Jessie came up with the idea for the JoyJars, small packages of gifts, after leaving Children’s Hospital of Orange County, where she was receiving outpatient treatment, Rees said.

“She asked on the way home one day, ‘Mom and dad, when do all the other kids come home?’” he said.

When she found out many of them could not leave the hospital, she started her JoyJar drive. And she

created 3,000 of them before she died, her father said.

Now, students her age and younger were continuing the effort at the private Newport school.

“She would have been in the eighth grade, so it’s kind of bittersweet,” said Rees, who is chief executive officer of the Jessie Rees Foundation, which has continued her vision.

Students at Our Lady Queen of Angels worked on their JoyJars throughout the entire year, the school’s enrichment co-chairwoman Christie McKenna said.

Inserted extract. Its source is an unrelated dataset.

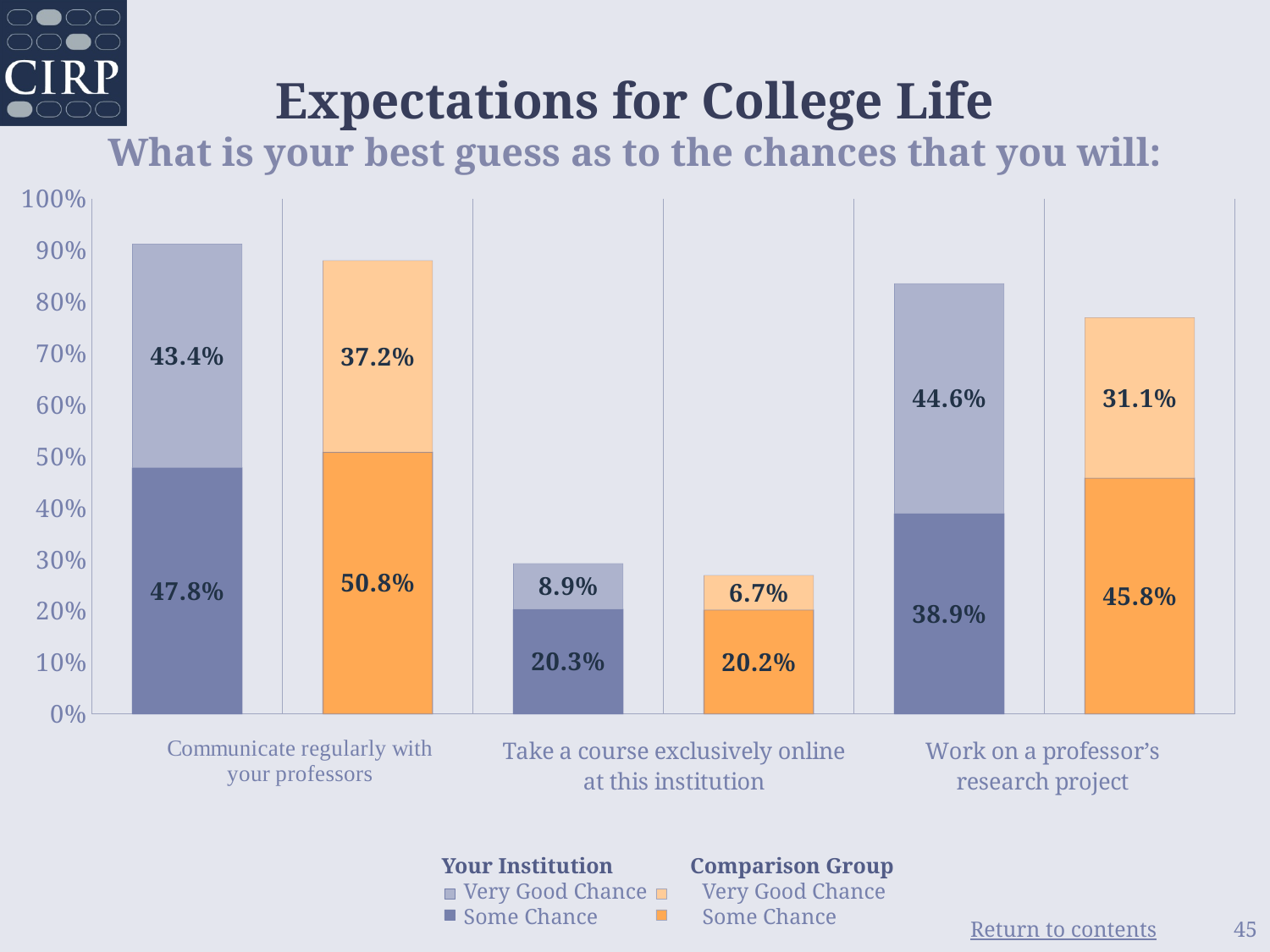
How many categories are shown on the x axis? 3 Which category has the highest Comparison Group 'Very Good Chance' value? Communicate regularly with your professors Which category has the lowest Your Institution 'Some Chance' value? Take a course exclusively online at this institution Which is larger for 'Communicate regularly with your professors': the Your Institution 'Some Chance' value or the Comparison Group 'Some Chance' value? Comparison Group 'Some Chance' (50.8%) What kind of chart is shown on the slide? Stacked bar chart What is the Comparison Group 'Very Good Chance' value for 'Take a course exclusively online at this institution'? 6.7% What is the total of the Comparison Group stacked bar for 'Take a course exclusively online at this institution'? 26.9% What is the difference between the Your Institution and Comparison Group 'Very Good Chance' values for 'Work on a professor's research project'? 13.5% What is the Comparison Group 'Some Chance' value for 'Work on a professor's research project'? 45.8% What is the total of the Your Institution stacked bar for 'Communicate regularly with your professors'? 91.2% What is the Your Institution 'Very Good Chance' value for 'Communicate regularly with your professors'? 43.4% How many series does the legend list? 4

They collected small toys like Matchbox cars and LEGO bricks, McKenna said, and a spare-change drive brought in $1,400 to help fund the effort, she said.

“It’s been very student pushed,” eighth-grader McCallister Selva said.

In September, she and her classmates heard Jessie’s story when her father came to speak.

“A lot of us were in tears knowing she would have been in eighth grade like us,” McCallister said.

Knowing they were helping kids their own age motivated them, she explained.

By the end of the school day Tuesday, the eighth-graders had packed 456 jars or bags to be shipped to hospitals.

“We have so much,” said Megan McGhee, another eighth-grader who was folding bandannas to slip into the jars. “And it’s nice to give back.”